§ DIRECTIONS
Could you please write out the data shown below, exactly and in full?

Start of Block

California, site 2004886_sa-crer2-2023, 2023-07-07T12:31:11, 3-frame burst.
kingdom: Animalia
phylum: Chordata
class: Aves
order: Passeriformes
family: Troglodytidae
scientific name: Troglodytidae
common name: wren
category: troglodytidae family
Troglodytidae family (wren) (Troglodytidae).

End of Block

§ RESULT OF THIS TASK
California, site 2004886_sa-crer2-2023, 2023-07-07T12:31:11, 3-frame burst.
kingdom: Animalia
phylum: Chordata
class: Aves
order: Passeriformes
family: Troglodytidae
scientific name: Troglodytidae
common name: wren
category: troglodytidae family
Troglodytidae family (wren) (Troglodytidae).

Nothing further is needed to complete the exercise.